<h1>Part 2 - Data Management</h1>

<font size="3">
The goal of this section is to learn more about data management tools, in particular Great Expectation. This package allows you to perform data quality assessment & alerting on your data projects.

We will continue using the TLC trip record data, deep dive specifically into these datasets to catch data quality issues & encode our own set of rules & triggers.
</font>

## 1 - Getting familiar with the data

### 1-1. Downloading our data

To start with, let's download our data: we will use a larger dataset containing several details about January 2022 "for hire vehicles" trips in NYC (Uber, Lyft...). This dataset has been lightly modified for the purpose of our exercise. Let's download it & save it under our data folder. 

In [None]:
import gdown

gdown.download(
    "https://drive.google.com/uc?id=1xQ8heQzUkKehOUPYvrHIqQ_pDJNCH9tT",
    "../data/taxi-trips-2022-01.parquet",
    quiet=False,
)
gdown.download(
    "https://drive.google.com/uc?id=11kOFkDJIXSW2Hu0o2o-PWBhTJi0msYfH",
    "../data/taxi-trips-2022-02.parquet",
    quiet=False,
)

### 1-2. Loading our data

Our data is composed of several columns, the most interesting ones being:
- `hvfhs_license_num`: this is the Taxi & License Commission license number of the company operating the trip. Possible values are HV0002 (Juno), HV0003 (Uber), HV0004 (Via), HV0005 (Lyft).
- `request_datetime`, `on_scene_datetime`, `pickup_datetime`, `dropoff_datetime`: logs datetime for ride request, when driver arrived, picked-up & dropped off passenger(s).
- `PULocationID`, `DOLocationID`: where the trip began & ended. Those are `int` values.
- `trip_miles`, `trip_time`: miles for passenger trip & total time in seconds of trip
- `base_passenger_fare`: base fare excluding toll (`tolls`), tips (`tips`), taxes (`sales_tax`) and fees (`airport_fee`, `congestion_surcharge`, `bcf`). 
- `driver_pay`: total driver pay (exclusing tools, tips, commission, taxes...)
- `shared_match_flag`: did the passenger share the vehicle with another passenger who booked separately? (Y/N)

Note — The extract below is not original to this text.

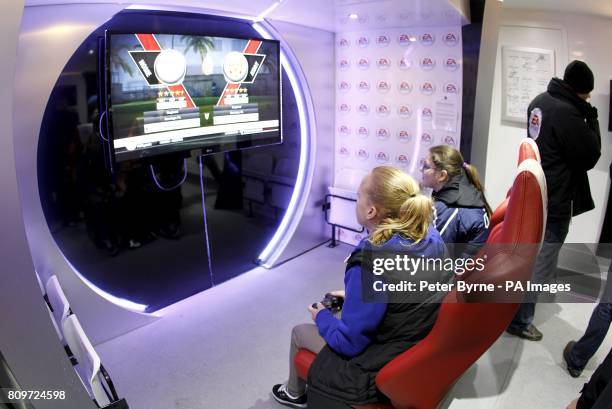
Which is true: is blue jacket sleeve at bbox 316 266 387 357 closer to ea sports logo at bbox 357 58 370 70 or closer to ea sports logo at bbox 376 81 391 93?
ea sports logo at bbox 376 81 391 93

Let's load it and print the first rows.

In [None]:
import pandas as pd

data = pd.read_parquet("../data/taxi-trips-2022-01.parquet")
data.head()

### 1-3. Exploring our data

Let's assume our goal will be to create an application able to predict the fare of a trip, from the pick-up & dropoff locations. We will eventually be using the following columns:
- `base_passenger_fare`: our target variable
- `hvfhs_license_num`: fare might depend on operating company
- `request_datetime`, `on_scene_datetime`, `pickup_datetime`, `dropoff_datetime`: fare might depend on congestion & time of pickup
- `PULocationID`, `DOLocationID`: fare will depend on pick up and drop off location
- `trip_miles`, `trip_time`: these fields might be useful to normalize training data

Let's first explore quality of these key fields. What can you see? Is data quality sufficient?

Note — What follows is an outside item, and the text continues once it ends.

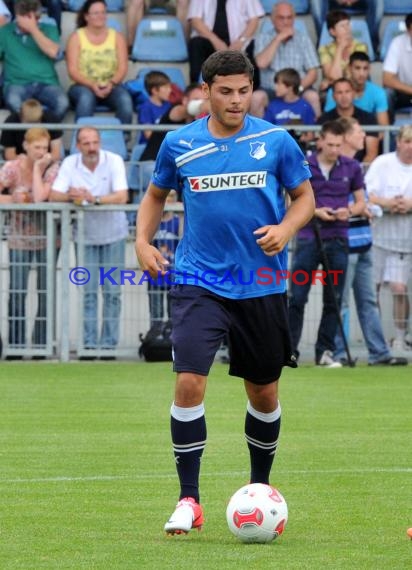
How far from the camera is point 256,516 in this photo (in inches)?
258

**Conclusion:** several data quality issues might have a detrimental impact on our model. Which one?
- ?

We could simple discard these errors, but if we were to continuously train a fare forecasting algorithms, it might be biased or simply break under these data quality issue as soon as a new batch of training data arrives. Let's then put in place some control layers !

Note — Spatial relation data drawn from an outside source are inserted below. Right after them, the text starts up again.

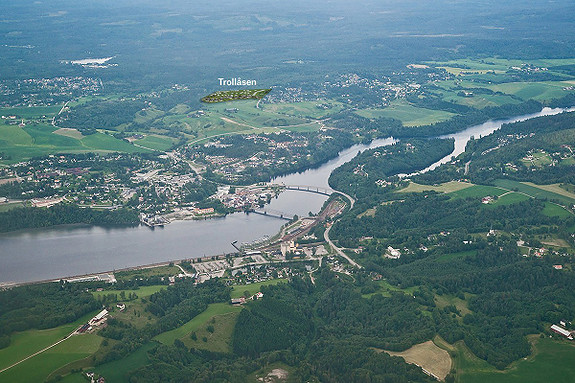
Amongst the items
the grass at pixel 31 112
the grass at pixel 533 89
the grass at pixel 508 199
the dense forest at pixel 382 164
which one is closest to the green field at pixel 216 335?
the dense forest at pixel 382 164

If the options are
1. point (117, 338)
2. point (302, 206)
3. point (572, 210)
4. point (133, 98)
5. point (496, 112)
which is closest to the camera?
point (117, 338)

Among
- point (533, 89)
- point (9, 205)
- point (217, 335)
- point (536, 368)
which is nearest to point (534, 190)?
point (536, 368)

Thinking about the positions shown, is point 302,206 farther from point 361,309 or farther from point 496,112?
point 496,112

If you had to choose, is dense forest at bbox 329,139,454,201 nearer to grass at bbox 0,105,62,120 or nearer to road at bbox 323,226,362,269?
road at bbox 323,226,362,269

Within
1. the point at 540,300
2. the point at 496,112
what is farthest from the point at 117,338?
the point at 496,112

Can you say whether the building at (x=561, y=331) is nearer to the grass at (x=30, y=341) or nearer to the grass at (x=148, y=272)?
the grass at (x=148, y=272)

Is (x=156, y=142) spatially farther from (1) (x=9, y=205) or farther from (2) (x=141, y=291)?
(2) (x=141, y=291)

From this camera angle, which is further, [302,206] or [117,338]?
[302,206]
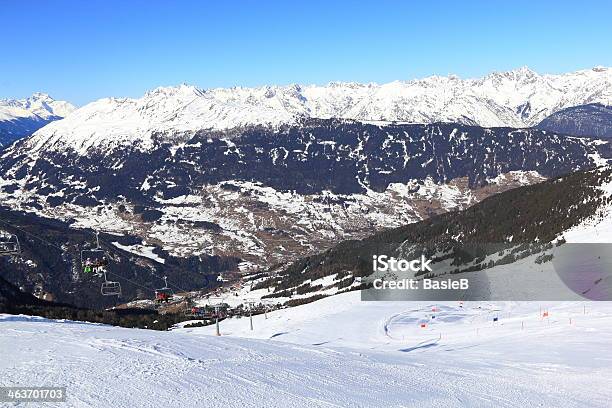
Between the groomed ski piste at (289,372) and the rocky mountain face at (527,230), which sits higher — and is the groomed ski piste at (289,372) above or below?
below

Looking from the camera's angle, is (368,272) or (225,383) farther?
(368,272)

## 2 - Installing Great Expectations

Great expectation allows us to:
- define data quality rules in a language agnostic format (as config files)
- run these data quality checks & rules on various types of data sources
- trigger actions & alerting whenever a rule breaks
- generate data quality reports easily from our set of rules

Your environment should already contain great expectation as a python library. Otherwise you can simply follow the following commands to install it: https://docs.greatexpectations.io/docs/guides/setup/installation/local

## 3 - Getting to know Great Expectations

### 3-1. Connecting to our data

As we will see, Great expectations, works with a lot of configuration files (`.yml`, `.json`). This enables us to stay language & datasource agnostic, and to have our rules & checks documented as config and not hard coded.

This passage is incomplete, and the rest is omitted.